Random thoughts about things

Extending mailcap's capabilities

I've been messing around with lynx(1), my terminal browser of choice, and as part of this I've been learning about mailcap, how lynx and other programs dealing with internet stuff manage opening files downloaded from the net. Now, to explain mailcap, I will need to first explain what MIME is. MIME is pretty important to identify what sort of file you are downloading from the internet. For example, if you were to run this command: curl -I https://commodorian.org/blog/2023-07-05.html | grep -i "^Content-Type:" in your terminal right now, you will see that this document has a MIMEtype of text/html. Knowing this is very important for your browser to correctly display this page. If your browser, say, thought this page was text/plain, you would get all these ugly XML markers everywhere. Gross. Luckily, because my webserver makes the MIMEtype of files it serves known, you don't have to deal with that.

So what is this mailcap thing? It is, as said before, a way of defining what to do with files you download from the 'net. A basic mailcap file would look like this:

    # Open up plain text files with less
    text/plain; less %s
    # Open html files with lynx
    text/html; lynx %s
    # Open image files with nsxiv
    image/*; nsxiv %s

So what does this do? Any program reading this mailcap file will go from the top down, comparing the defined MIMEtype of each line with the MIMEtype of the file it is attempting to open. If the file is text/plain, it will open the file with less(1); likewise with text/html and lynx. You will notice the use of a wildcard (*) in there when defining what command images should be sent to. This will make all image/* MIMEtypes go to nsxiv(1). You can make commands span multiple lines for readability's sake by escaping the newline.

So this seems pretty good, you define what types of files should go to which commands, why would you want to extend it's capabilities? Well, some websites are notoriously bad at defining MIMEtypes correctly. One such site is Phoronix, who are usually pretty good about tech stuff but for whatever reason their image/svg+xml files are reported as text/html. Now this introduces two issues:

What do? Well as any technical person with an eye for standardisation, I should not make a script to check every text/html file A. being from phoronix and B. being actually image/svg+xml, no. I should of course extend, and by extension break, a well-known standard! Introducing version 1 of:

mailcap-ng

(No, obviously I'm not suggesting this should be adopted. I'm just mulling over what I would do to remedy a problem that absolutely should be fixed by Phoronix's sysadmins)

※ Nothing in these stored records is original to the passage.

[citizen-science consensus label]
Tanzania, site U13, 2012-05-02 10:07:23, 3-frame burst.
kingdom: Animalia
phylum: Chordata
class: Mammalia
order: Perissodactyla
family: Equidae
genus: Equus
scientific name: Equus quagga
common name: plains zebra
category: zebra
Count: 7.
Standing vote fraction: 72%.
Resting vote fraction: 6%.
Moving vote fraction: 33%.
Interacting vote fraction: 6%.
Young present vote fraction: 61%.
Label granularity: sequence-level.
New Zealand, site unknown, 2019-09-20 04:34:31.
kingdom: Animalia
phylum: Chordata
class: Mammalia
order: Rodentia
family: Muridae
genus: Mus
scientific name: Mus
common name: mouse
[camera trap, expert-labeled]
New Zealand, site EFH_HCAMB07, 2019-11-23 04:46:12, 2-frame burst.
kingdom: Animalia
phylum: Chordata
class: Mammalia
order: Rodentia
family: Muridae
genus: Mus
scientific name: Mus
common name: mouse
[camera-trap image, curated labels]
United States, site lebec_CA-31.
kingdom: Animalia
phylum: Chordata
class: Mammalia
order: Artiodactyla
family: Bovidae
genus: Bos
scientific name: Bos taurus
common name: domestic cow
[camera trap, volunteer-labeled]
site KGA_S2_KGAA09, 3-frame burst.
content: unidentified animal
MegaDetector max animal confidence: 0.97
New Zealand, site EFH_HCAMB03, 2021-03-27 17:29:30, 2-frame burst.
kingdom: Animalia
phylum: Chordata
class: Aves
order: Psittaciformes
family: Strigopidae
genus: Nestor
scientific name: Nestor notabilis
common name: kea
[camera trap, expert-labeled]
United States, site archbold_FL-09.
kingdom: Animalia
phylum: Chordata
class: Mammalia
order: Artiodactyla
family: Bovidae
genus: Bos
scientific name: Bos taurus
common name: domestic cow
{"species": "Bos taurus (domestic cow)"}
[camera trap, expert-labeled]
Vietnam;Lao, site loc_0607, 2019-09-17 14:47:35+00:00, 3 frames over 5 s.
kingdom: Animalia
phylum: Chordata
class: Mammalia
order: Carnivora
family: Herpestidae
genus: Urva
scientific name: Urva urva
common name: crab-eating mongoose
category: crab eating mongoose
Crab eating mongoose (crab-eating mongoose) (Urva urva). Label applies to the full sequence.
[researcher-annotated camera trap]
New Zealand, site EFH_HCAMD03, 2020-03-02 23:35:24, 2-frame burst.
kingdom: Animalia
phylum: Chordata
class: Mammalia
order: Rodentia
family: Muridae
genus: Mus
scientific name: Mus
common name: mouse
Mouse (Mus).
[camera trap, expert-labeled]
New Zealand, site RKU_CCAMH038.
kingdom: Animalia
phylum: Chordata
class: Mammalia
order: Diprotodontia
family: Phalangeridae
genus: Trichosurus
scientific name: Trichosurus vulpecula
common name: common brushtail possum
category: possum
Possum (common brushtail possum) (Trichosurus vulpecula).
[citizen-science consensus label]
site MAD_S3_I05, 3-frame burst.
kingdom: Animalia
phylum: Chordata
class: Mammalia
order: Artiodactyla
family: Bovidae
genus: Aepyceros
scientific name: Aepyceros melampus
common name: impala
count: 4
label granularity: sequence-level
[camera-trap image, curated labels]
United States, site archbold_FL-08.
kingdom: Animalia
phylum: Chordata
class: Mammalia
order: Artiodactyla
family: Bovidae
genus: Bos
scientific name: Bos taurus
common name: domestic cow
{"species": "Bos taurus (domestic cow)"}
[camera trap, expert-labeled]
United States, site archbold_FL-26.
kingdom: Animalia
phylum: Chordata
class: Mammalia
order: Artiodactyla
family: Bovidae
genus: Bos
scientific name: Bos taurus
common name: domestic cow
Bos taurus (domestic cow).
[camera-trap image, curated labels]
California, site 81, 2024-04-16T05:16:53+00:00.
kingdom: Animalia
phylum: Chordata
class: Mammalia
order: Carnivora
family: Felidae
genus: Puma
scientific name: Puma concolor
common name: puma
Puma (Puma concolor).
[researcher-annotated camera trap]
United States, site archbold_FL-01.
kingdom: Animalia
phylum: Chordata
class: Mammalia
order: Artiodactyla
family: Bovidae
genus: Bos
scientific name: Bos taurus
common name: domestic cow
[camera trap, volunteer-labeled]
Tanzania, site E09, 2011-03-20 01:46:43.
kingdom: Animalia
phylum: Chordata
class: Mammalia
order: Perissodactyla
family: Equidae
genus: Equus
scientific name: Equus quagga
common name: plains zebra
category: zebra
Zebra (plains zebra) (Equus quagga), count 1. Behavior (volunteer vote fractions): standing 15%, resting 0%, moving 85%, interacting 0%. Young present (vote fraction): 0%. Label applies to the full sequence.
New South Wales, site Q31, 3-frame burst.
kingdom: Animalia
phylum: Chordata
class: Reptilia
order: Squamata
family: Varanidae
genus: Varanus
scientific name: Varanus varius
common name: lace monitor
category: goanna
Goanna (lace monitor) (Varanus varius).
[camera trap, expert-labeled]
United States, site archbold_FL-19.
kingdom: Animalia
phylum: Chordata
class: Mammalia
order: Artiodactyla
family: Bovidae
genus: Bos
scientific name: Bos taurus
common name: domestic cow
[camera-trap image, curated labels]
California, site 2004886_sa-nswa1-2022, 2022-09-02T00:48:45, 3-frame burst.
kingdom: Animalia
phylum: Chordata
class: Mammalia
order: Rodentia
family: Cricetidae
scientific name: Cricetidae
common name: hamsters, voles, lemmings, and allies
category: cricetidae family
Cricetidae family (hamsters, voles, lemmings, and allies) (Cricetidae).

mailcap-ng's files are similar to mailcap's files, except that extra parameters prefixing the MIMEtype are allowed. All prefixes before the mimetype will be separated from the MIMEtype with a colon :. An example mailcap-ng file is below:

    # Open up plain text files with less
    text/plain; less %s
    # First mailcap-ng extended entry
    .svgz!phoronix.com:text/html; magick %s PNG:%s && nsxiv %s
    # Next mailcap-ng extended entry
    4channel.net:text/html; 4ch %u
    # Open html files with lynx
    text/html; lynx %s
    # Open image files with nsxiv
    image/*; nsxiv %s

Obviously, you can define specific domains' MIMEtypes to other commands than the default for that MIMEtype. You can also define specific endings to URLs to be matched to a different mimetype. I've also added another format identifier, %u, to be the URL for the resource. I think this would be helpful. :)

sfeed

I've been using sfeed(1) for quite a while now, and am really enjoying the experience. You can find them on the web here. I would recommend learning awk(1) a little before delving deep into using sfeed, helped me quite a lot. I will write some more on sfeed in the near future, including releasing some software I've been working on for it.

awk

Speaking of awk, you should learn it. There are may resources out there, although of course the best is pirated copies of awk books from libgen. If you can, though, get the real things. Always a lot more enjoyable reading a real book. A lot of the programs I have written for sfeed use awk heavily, and I have been really enjoying learning it.